January 6, the twelfth and final day of Christmas, was always known in Ireland as Nollaig na mBan, Women’s Christmas or Little Christmas. As a reward for their hard work over the festive season, women were rewarded with a day off from the house work and traditional roles were meant to be reversed in the home - the men did the women’s house work while the women rested and gathered together casually.

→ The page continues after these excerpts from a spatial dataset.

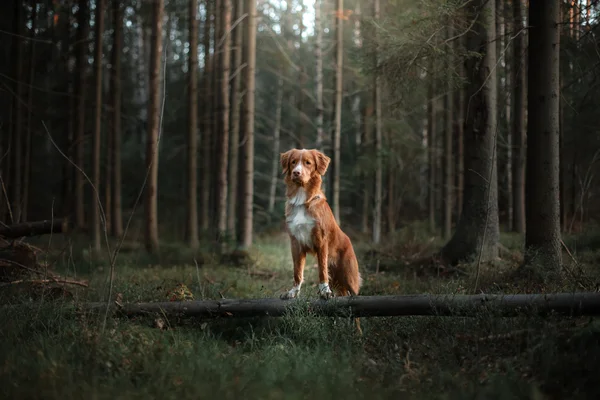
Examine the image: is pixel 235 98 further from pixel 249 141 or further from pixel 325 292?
pixel 325 292

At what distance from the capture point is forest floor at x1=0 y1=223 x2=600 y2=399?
3.88 m

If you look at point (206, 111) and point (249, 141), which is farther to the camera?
point (206, 111)

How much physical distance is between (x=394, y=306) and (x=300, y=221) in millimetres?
1539

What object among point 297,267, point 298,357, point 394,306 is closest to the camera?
point 298,357

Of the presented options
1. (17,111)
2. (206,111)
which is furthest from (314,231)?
(206,111)

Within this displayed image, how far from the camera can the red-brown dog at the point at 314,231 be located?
6.06 meters

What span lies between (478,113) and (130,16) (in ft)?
68.0

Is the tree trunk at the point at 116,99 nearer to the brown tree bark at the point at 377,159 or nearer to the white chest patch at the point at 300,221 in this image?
the brown tree bark at the point at 377,159

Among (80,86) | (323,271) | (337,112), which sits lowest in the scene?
(323,271)

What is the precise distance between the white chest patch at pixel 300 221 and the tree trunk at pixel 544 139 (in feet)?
11.7

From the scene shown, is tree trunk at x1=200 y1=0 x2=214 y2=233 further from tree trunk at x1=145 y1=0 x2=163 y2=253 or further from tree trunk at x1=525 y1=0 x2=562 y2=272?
tree trunk at x1=525 y1=0 x2=562 y2=272

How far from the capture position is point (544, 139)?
7.48 metres

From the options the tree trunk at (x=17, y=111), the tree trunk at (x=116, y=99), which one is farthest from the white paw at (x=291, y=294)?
the tree trunk at (x=116, y=99)

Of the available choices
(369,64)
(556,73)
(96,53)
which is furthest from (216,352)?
(96,53)
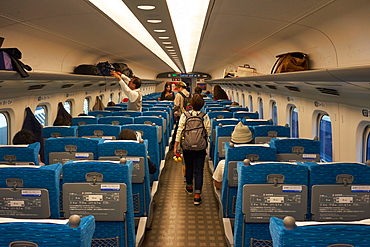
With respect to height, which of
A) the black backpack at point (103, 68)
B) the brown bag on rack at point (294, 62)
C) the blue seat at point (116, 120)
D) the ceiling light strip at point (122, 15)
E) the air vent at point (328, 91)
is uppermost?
the ceiling light strip at point (122, 15)

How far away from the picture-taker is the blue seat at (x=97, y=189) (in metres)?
3.56

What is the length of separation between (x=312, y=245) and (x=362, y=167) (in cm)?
179

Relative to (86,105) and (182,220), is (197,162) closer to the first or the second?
(182,220)

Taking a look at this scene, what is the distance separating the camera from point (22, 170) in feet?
10.9

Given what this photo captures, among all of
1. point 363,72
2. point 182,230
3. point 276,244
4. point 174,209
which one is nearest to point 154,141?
point 174,209

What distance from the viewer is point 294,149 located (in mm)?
5168

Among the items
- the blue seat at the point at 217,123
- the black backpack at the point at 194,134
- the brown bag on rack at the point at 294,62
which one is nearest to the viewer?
the black backpack at the point at 194,134

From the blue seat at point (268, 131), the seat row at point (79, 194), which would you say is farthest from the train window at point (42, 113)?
the seat row at point (79, 194)

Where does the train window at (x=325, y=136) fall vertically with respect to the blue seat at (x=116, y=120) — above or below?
below

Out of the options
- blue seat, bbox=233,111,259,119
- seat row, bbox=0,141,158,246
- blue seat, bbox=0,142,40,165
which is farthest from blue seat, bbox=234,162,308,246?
blue seat, bbox=233,111,259,119

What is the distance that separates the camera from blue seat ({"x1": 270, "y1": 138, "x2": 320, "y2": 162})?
5117 mm

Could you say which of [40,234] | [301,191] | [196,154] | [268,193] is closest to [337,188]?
[301,191]

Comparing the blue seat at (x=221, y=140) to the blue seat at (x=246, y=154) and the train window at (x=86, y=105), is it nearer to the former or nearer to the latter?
the blue seat at (x=246, y=154)

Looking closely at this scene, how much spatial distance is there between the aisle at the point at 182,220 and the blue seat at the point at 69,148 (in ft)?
4.77
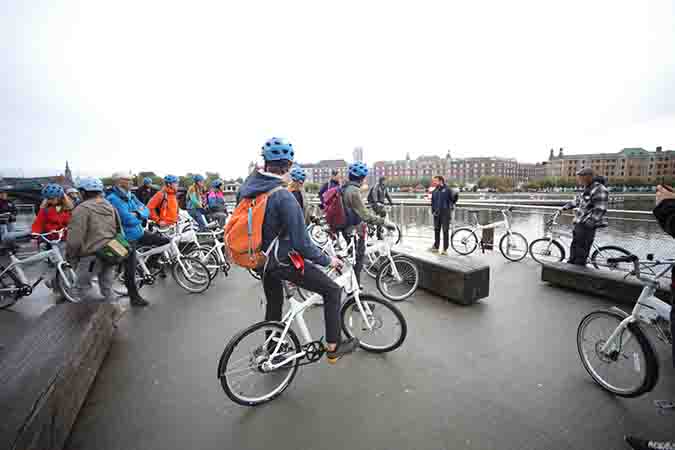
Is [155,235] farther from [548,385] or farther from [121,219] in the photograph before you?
[548,385]

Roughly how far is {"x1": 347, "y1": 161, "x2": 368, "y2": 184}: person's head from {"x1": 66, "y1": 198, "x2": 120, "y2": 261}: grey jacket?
3.08 m

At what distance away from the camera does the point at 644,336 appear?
7.11 feet

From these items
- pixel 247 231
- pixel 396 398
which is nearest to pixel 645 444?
pixel 396 398

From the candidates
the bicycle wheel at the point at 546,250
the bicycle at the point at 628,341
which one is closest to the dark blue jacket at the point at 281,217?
the bicycle at the point at 628,341

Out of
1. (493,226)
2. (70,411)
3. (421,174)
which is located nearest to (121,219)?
(70,411)

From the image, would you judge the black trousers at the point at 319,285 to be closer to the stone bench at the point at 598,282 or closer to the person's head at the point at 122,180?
the person's head at the point at 122,180

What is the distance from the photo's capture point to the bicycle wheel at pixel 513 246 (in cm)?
653

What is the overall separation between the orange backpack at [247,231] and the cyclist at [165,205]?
4.37 metres

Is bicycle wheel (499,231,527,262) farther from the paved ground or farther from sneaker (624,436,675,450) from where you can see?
sneaker (624,436,675,450)

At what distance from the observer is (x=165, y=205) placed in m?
5.84

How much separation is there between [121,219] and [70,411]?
2.83 meters

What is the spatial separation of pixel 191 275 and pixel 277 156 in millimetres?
3766

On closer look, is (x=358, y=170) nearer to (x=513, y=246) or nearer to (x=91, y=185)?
(x=91, y=185)

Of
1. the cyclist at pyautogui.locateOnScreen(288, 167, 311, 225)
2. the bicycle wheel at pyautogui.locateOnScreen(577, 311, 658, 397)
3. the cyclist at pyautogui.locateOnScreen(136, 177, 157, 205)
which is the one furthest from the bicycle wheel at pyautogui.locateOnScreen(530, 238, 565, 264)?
the cyclist at pyautogui.locateOnScreen(136, 177, 157, 205)
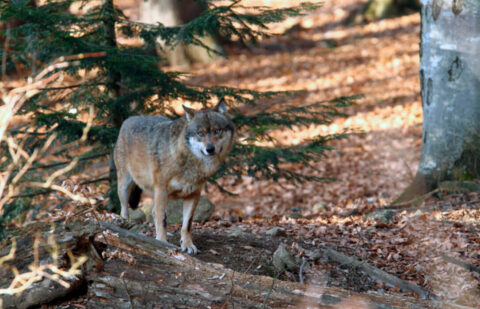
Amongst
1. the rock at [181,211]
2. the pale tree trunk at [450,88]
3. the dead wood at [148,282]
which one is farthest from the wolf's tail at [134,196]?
the pale tree trunk at [450,88]

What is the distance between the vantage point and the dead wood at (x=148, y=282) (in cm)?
447

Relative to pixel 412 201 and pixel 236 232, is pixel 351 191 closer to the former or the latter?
pixel 412 201

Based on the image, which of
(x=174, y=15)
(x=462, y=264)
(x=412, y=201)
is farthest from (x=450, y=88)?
(x=174, y=15)

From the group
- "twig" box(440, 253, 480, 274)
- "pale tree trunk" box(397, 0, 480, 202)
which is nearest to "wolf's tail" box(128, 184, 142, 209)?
"twig" box(440, 253, 480, 274)

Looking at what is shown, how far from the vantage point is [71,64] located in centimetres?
867

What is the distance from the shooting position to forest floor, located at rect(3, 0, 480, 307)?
624cm

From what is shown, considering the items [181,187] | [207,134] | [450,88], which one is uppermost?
[450,88]

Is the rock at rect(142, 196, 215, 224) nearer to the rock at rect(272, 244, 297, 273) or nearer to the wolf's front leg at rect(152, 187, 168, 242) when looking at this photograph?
the wolf's front leg at rect(152, 187, 168, 242)

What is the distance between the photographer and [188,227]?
659cm

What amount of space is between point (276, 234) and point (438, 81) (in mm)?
4124

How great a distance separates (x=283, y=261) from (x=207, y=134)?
1914 mm

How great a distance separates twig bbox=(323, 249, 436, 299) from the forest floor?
0.28ft

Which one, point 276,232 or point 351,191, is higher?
point 276,232

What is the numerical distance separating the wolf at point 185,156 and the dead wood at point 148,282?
1.35 meters
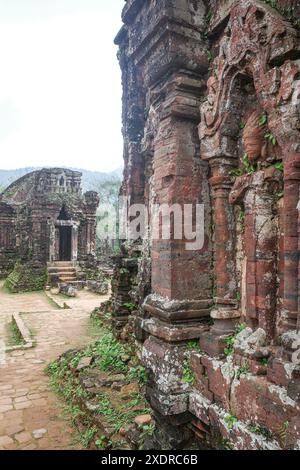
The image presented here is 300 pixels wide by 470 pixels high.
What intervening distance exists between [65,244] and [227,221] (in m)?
21.5

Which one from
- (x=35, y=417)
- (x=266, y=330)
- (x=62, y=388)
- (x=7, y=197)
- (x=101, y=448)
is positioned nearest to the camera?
(x=266, y=330)

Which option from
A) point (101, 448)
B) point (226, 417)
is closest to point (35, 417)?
point (101, 448)

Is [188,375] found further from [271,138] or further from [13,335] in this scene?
[13,335]

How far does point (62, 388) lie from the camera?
17.9ft

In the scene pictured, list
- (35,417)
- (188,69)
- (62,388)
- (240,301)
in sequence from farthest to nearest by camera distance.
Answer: (62,388), (35,417), (188,69), (240,301)

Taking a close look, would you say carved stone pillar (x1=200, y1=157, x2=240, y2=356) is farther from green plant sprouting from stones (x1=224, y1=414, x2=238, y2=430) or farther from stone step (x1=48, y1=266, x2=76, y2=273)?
stone step (x1=48, y1=266, x2=76, y2=273)

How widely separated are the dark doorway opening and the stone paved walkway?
11.9 m

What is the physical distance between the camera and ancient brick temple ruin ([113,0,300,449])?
2303 mm

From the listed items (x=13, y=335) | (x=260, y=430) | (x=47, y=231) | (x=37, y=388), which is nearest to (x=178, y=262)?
(x=260, y=430)

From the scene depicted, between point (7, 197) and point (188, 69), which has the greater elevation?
point (7, 197)

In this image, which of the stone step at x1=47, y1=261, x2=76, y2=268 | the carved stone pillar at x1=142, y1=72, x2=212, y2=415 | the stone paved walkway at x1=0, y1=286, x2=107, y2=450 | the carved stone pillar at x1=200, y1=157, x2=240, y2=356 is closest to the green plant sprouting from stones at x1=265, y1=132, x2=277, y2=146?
the carved stone pillar at x1=200, y1=157, x2=240, y2=356

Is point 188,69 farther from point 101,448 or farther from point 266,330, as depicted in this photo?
point 101,448

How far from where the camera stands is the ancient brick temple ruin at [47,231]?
2064 cm
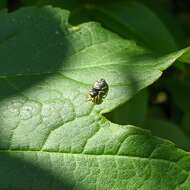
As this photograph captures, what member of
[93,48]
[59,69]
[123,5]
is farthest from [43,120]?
[123,5]

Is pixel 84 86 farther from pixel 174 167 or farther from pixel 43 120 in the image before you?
pixel 174 167

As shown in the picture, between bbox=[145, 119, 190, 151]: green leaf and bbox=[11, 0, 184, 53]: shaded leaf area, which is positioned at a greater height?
bbox=[11, 0, 184, 53]: shaded leaf area

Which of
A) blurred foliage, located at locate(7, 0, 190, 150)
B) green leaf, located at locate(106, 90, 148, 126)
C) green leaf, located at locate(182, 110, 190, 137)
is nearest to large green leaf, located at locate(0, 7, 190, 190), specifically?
blurred foliage, located at locate(7, 0, 190, 150)

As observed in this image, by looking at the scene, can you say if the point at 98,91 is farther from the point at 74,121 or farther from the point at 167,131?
the point at 167,131

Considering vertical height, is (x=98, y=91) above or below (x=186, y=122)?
above

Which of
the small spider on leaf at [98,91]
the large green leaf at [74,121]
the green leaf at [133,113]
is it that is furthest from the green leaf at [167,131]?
the small spider on leaf at [98,91]

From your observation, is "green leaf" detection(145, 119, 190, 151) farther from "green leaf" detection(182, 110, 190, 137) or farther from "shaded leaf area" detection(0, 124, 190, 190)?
"shaded leaf area" detection(0, 124, 190, 190)

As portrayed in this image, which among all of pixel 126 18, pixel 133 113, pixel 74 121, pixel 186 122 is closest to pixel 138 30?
pixel 126 18
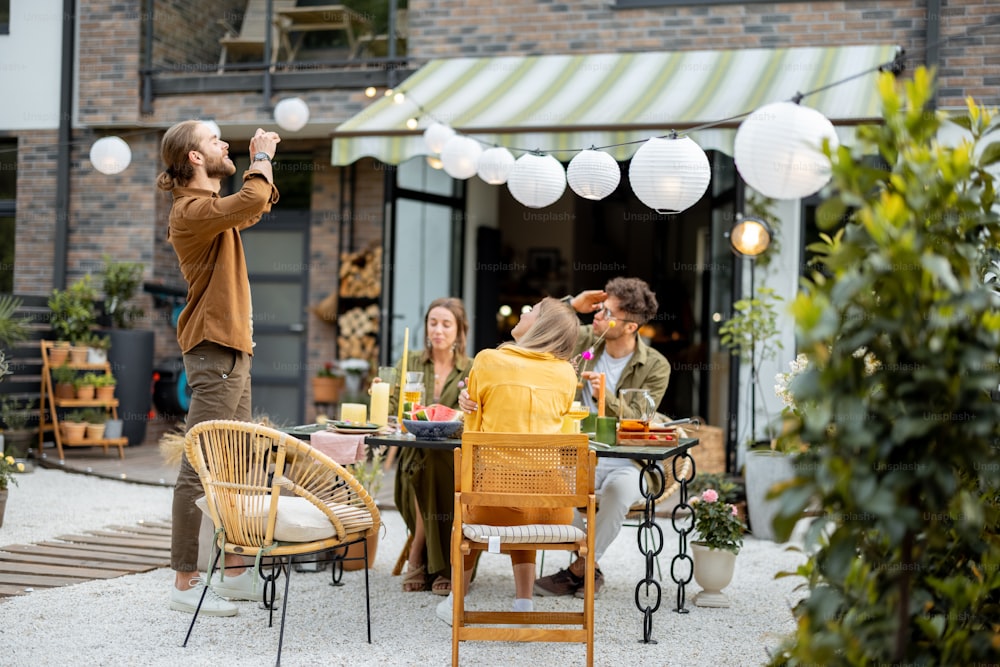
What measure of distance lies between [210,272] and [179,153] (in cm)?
48

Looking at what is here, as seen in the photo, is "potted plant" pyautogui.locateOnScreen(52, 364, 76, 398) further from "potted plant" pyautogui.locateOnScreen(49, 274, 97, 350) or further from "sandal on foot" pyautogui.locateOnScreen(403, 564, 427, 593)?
"sandal on foot" pyautogui.locateOnScreen(403, 564, 427, 593)

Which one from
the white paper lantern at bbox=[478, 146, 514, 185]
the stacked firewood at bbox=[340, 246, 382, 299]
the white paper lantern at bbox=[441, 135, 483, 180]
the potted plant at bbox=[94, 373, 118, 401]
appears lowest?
the potted plant at bbox=[94, 373, 118, 401]

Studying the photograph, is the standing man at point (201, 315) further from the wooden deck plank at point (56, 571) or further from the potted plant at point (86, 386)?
the potted plant at point (86, 386)

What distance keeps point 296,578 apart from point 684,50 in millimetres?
5121

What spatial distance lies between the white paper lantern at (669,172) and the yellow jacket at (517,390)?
0.92 meters

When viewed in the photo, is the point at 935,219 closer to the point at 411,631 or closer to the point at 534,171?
the point at 411,631

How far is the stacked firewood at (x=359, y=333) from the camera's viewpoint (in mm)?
9438

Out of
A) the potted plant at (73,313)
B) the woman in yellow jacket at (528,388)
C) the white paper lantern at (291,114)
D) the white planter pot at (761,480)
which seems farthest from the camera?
the potted plant at (73,313)

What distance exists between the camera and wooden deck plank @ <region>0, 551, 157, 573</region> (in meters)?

Here is a poem by Moya Roddy, taken from her collection, Out of the Ordinary, which was short-listed for the Strong/Shine Award. The poem reflects old traditions associated with Nollaig na mBan from a different time, which we should remember, cherish and celebrate.
Nollaig na mBan
Wise Men came bearing gifts,
guided by a star so bright it lit up
the Heavens; big as the star
that blazed in our hallway announcing –
Christmas is coming!
Christmas is coming!
Christmas is coming,
the goose is getting fat –
I longed for a goose but we always
got a turkey – a twenty pounder
from out the country;
my father carrying it aloft,
hunter-gatherer for a day.
The bird hung in the scullery, pale,
featherless, until my mother
set about cleaning it, spreading
newspaper on the table,
humming while she worked.
Sometimes she’d pause: treat us
to Adeste Fideles, The First Noel –
the house falling quiet as our
ordinary mammy – hands sticky
with innards – sang like a star.
Women out West reared turkeys,
used the cash to buy a few hours freedom
on Nollaig na mBan. Where we lived
it was the Feast of the Epiphany: the day
decorations came down. Once the Magi
had visited, every wisp of tinsel, coloured bauble,
each magic fairy light vanished –
home returning to a drab normality,
parents to mere mortals.
My mother never sang on Nollaig na mBan
– stayed mum – the star the last thing
she took down, folded to size, put away.